Thanks. I'll have a look at your solution!

chrisby commented 6 years ago

The code posted by @mfeurer does not solve the issue. I still get 'AutoMLClassifier' object has no attribute '_automl'.

NVM: My version of autoML was not updated.

mfeurer commented 6 years ago

@chrisby could you please upload the log of Auto-sklearn somewhere (either as a file on github, or to pastebin)?

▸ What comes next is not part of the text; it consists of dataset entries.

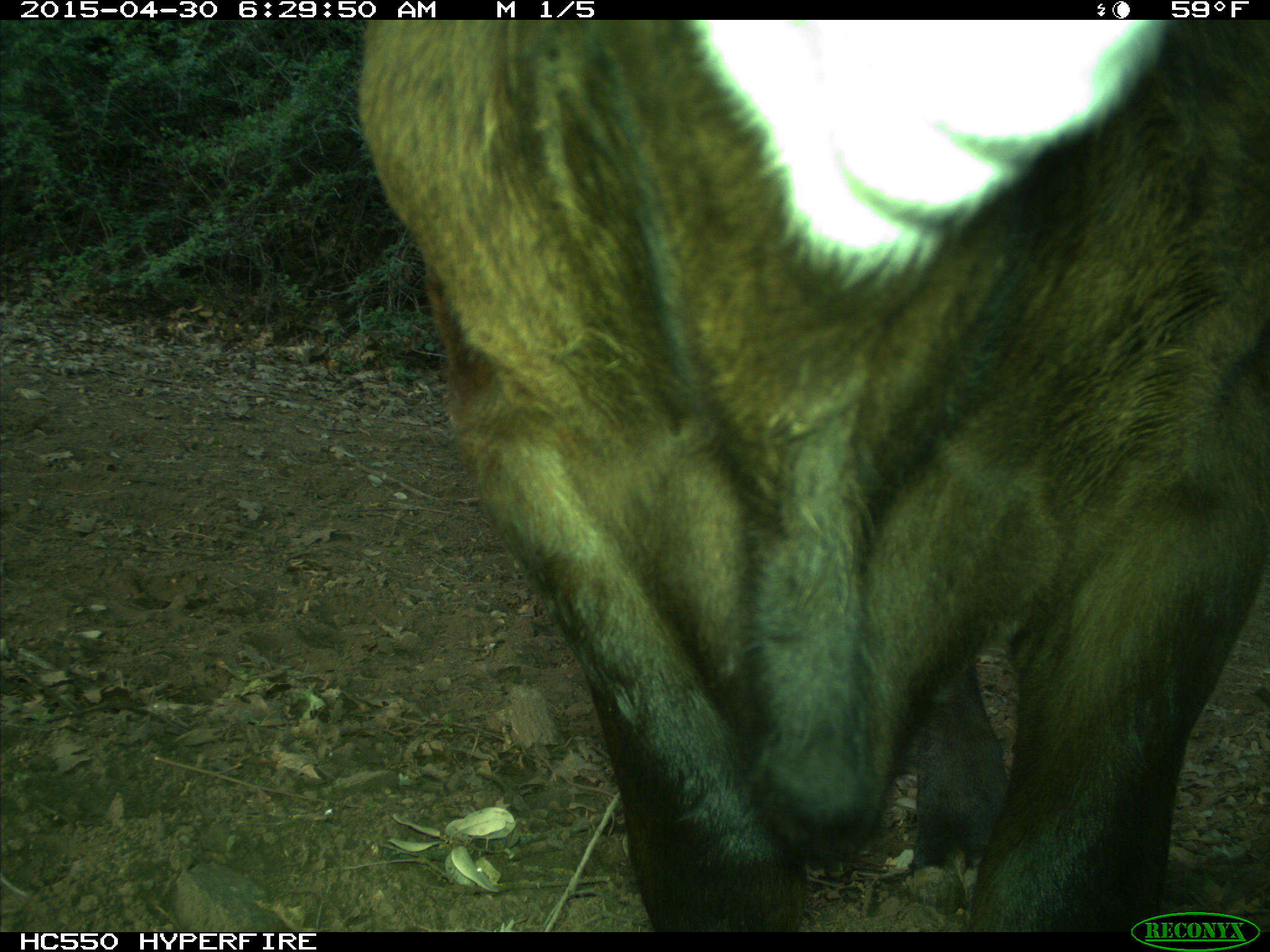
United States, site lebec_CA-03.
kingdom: Animalia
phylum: Chordata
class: Mammalia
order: Artiodactyla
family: Bovidae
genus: Bos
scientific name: Bos taurus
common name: domestic cow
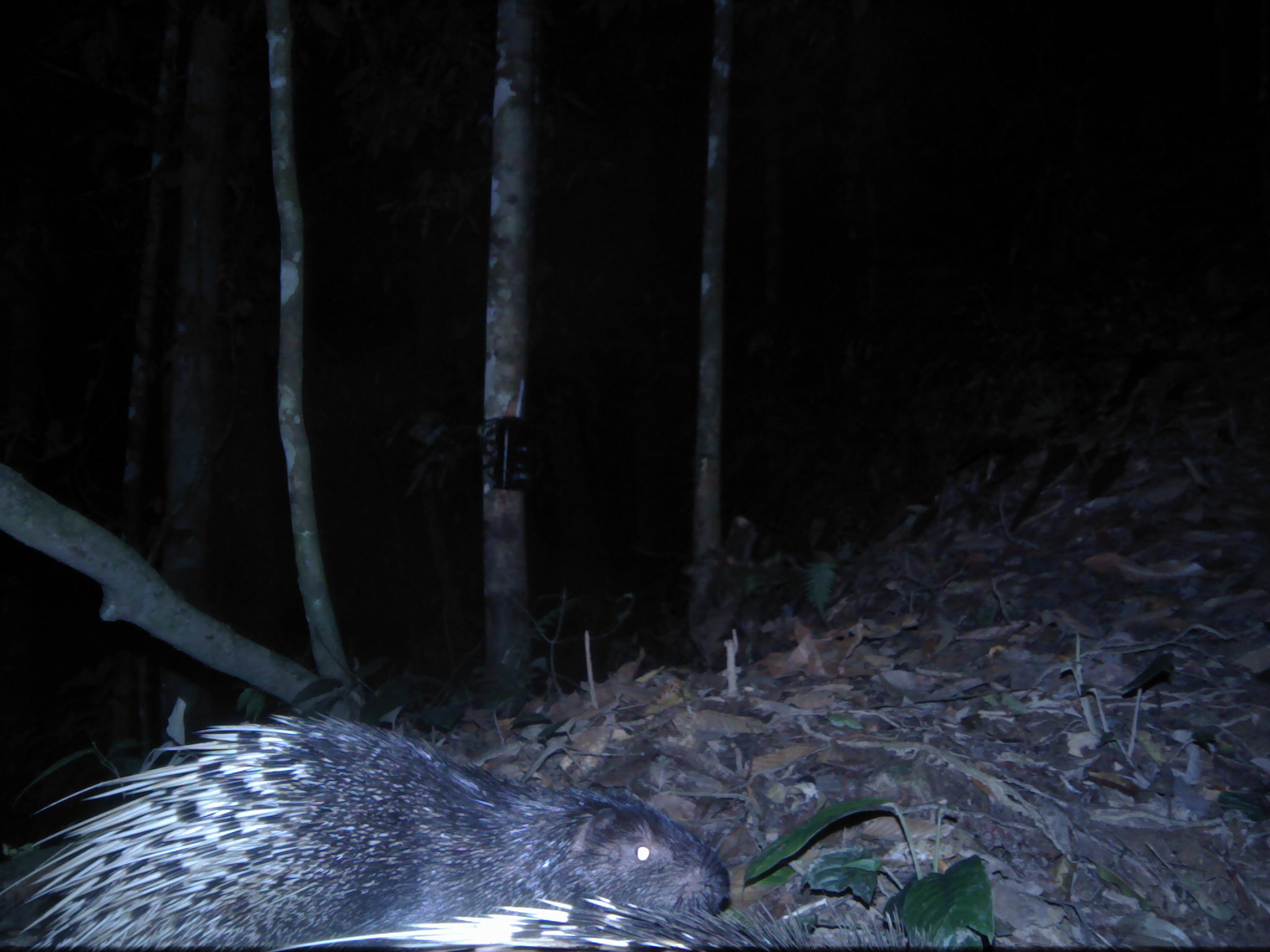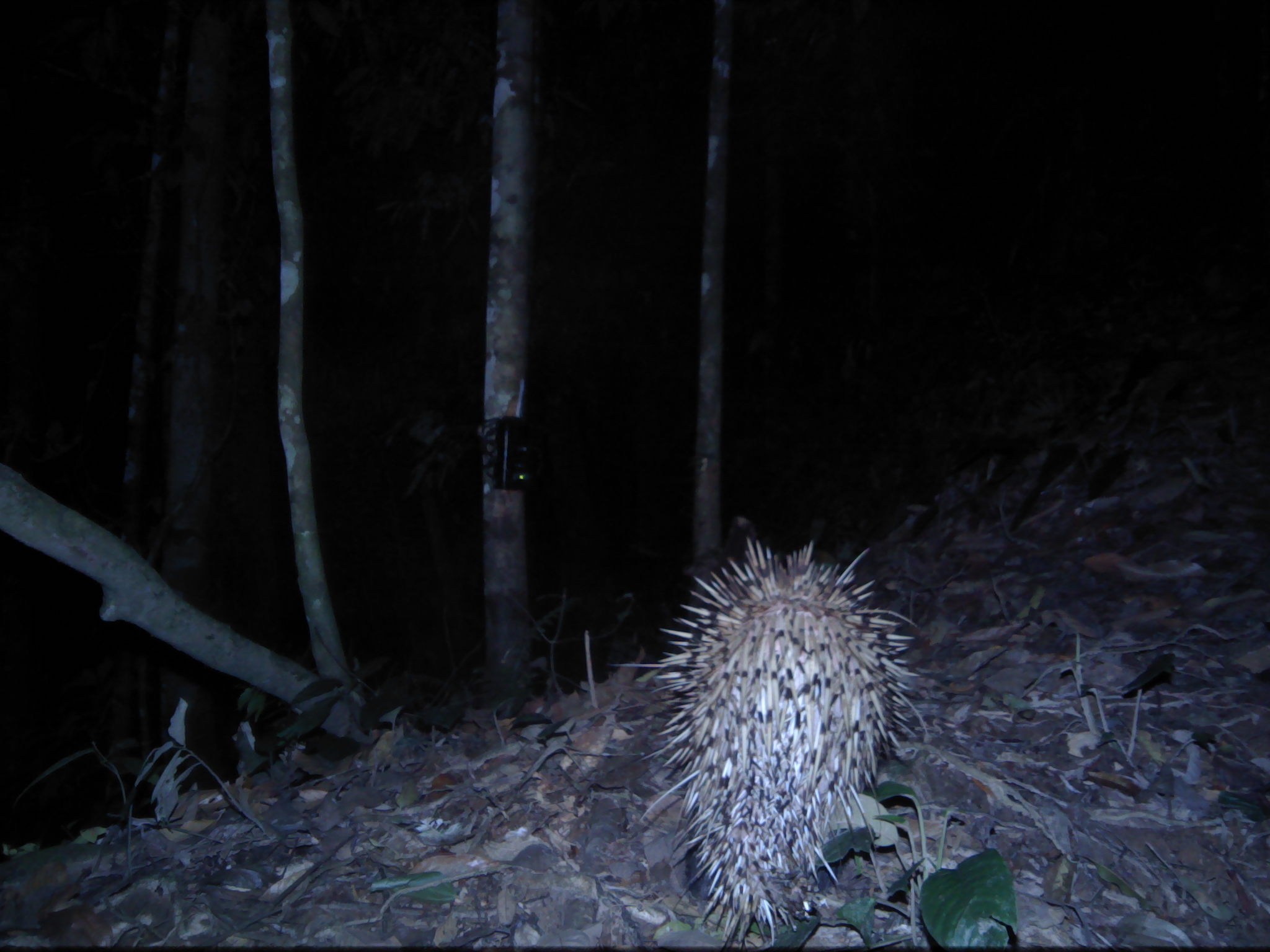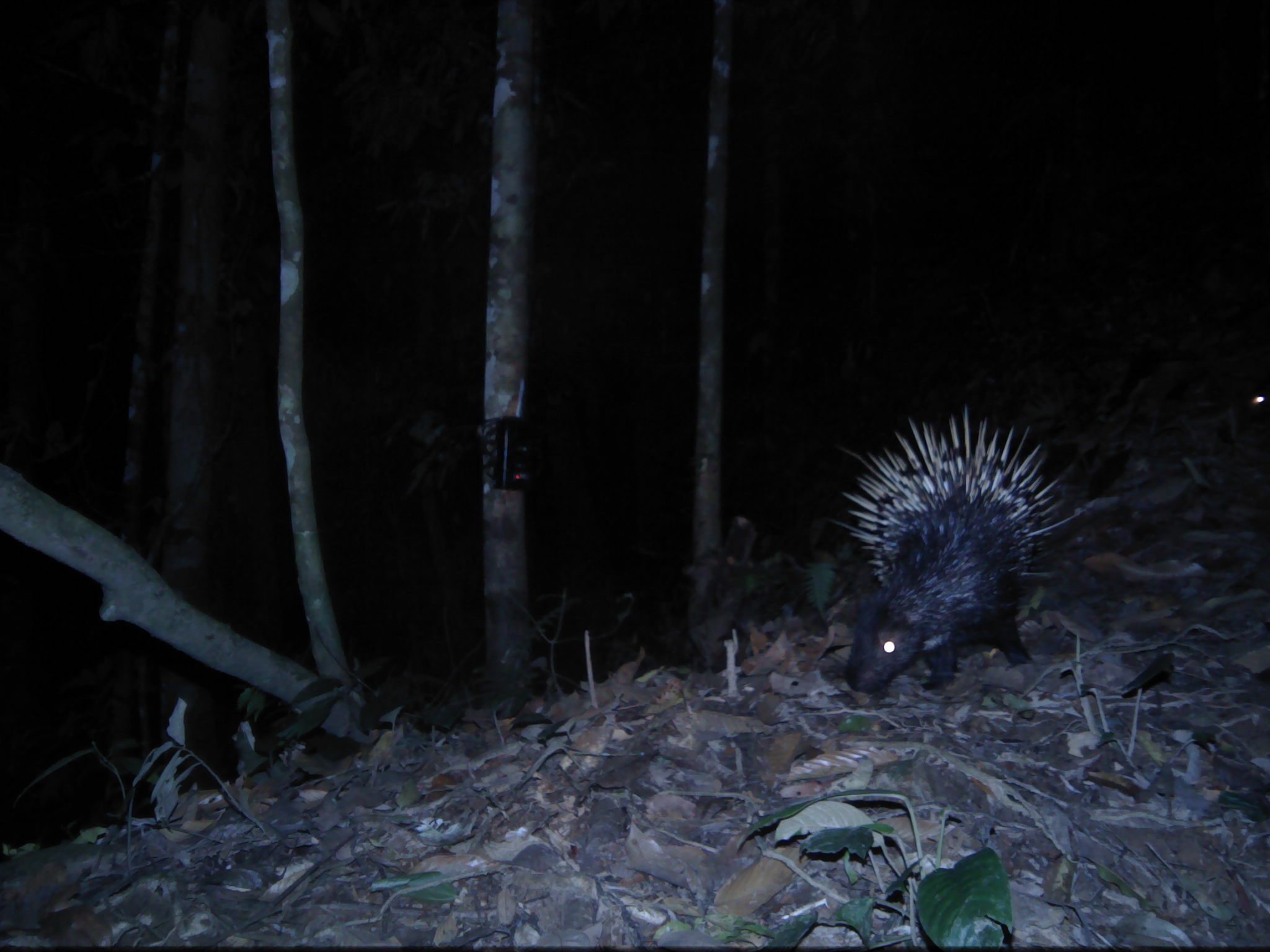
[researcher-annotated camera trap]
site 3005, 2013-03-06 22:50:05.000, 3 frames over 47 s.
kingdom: Animalia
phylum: Chordata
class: Mammalia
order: Rodentia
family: Hystricidae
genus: Hystrix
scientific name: Hystrix brachyura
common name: east asian porcupine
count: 1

barley99 commented 6 years ago

I've changed a string in automl.py and got expected probabilities

    def predict_proba(self, X, batch_size=None, n_jobs=1):
        # return self._automl.predict(X, batch_size=batch_size, n_jobs=n_jobs)
        return super().predict(X, batch_size=batch_size, n_jobs=n_jobs)
mfeurer commented 6 years ago

Thanks @barley99 we will put your fix in the next release.

ahn1340 commented 6 years ago

The fix by @barley99 is already in the development branch, so this issue can be closed.

ballcap231 commented 5 years ago

Has this issue been fixed? Has anyone else also tried everything here and still receive the same error?